- _EXCERPT_
##############################
After all, even the Blessed Virgin Mary had only one child (who was perfect), and Jesus Himself was never a husband or father in his earthly life.

Yet these are the sources of our inspiration in the midst of dirty pots and pans. And they do inspire, they do speak to wives and mothers in all circumstances: those desiring children, those who are pregnant, those overwhelmed by the demands of children, etc. Perhaps that is because, despite all our suffering, we share a common bond of fidelity and utter dependence upon God and the teachings of Jesus. All of us both young and old, male and female, priest and religious, clergy and laity, pope and pauper—all of us have crosses, and expect them, in our different vocations. No matter how varied the challenges are, and how different they look from the outside, we share the commonness of the Cross.

That’s how it’s possible for a pregnant mother in the year 2017 to glean parenting tidbits from the Rule of Saint Benedict, written for monks in the sixth century. And why we can relate to saints who lived and died a millennium ago and never experienced the challenges of modern life. It explains how people all over the world, from all walks of life and from every culture, can kneel before a crucifix and know that the Lord intimately understands their struggles.
##############################
- _RECORDS_
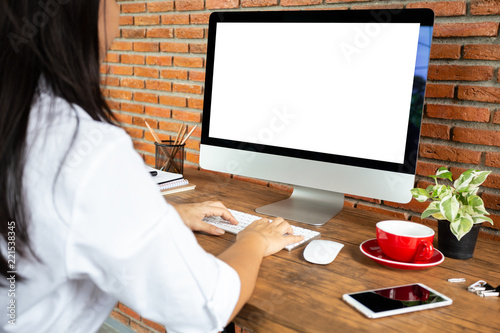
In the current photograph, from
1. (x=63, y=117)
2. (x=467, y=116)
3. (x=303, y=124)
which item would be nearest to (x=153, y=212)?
(x=63, y=117)

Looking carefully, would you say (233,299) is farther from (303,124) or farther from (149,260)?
(303,124)

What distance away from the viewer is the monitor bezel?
996mm

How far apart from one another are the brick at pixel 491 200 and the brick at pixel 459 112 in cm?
21

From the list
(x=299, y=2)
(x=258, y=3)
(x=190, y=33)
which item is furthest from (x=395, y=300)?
(x=190, y=33)

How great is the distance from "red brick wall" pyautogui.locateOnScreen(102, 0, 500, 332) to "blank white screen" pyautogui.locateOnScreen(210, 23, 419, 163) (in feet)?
0.95

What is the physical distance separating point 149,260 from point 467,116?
102 cm

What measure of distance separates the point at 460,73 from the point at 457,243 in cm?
52

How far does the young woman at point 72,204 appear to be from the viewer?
51 centimetres

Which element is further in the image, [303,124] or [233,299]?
[303,124]

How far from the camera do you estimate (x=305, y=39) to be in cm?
113

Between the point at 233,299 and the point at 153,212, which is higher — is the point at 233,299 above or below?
below

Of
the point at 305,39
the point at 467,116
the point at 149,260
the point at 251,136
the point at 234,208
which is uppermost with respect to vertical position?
the point at 305,39

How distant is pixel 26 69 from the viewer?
0.55m

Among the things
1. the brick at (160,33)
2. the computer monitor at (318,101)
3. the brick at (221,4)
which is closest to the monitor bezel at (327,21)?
the computer monitor at (318,101)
##############################
- _ACTIVITY_
From the excerpt on sharing the Cross, return the exact passage that opens with the words "Yet these are" and ends after "of the Cross.".

- _ANSWER TO THIS TASK_
Yet these are the sources of our inspiration in the midst of dirty pots and pans. And they do inspire, they do speak to wives and mothers in all circumstances: those desiring children, those who are pregnant, those overwhelmed by the demands of children, etc. Perhaps that is because, despite all our suffering, we share a common bond of fidelity and utter dependence upon God and the teachings of Jesus. All of us both young and old, male and female, priest and religious, clergy and laity, pope and pauper—all of us have crosses, and expect them, in our different vocations. No matter how varied the challenges are, and how different they look from the outside, we share the commonness of the Cross.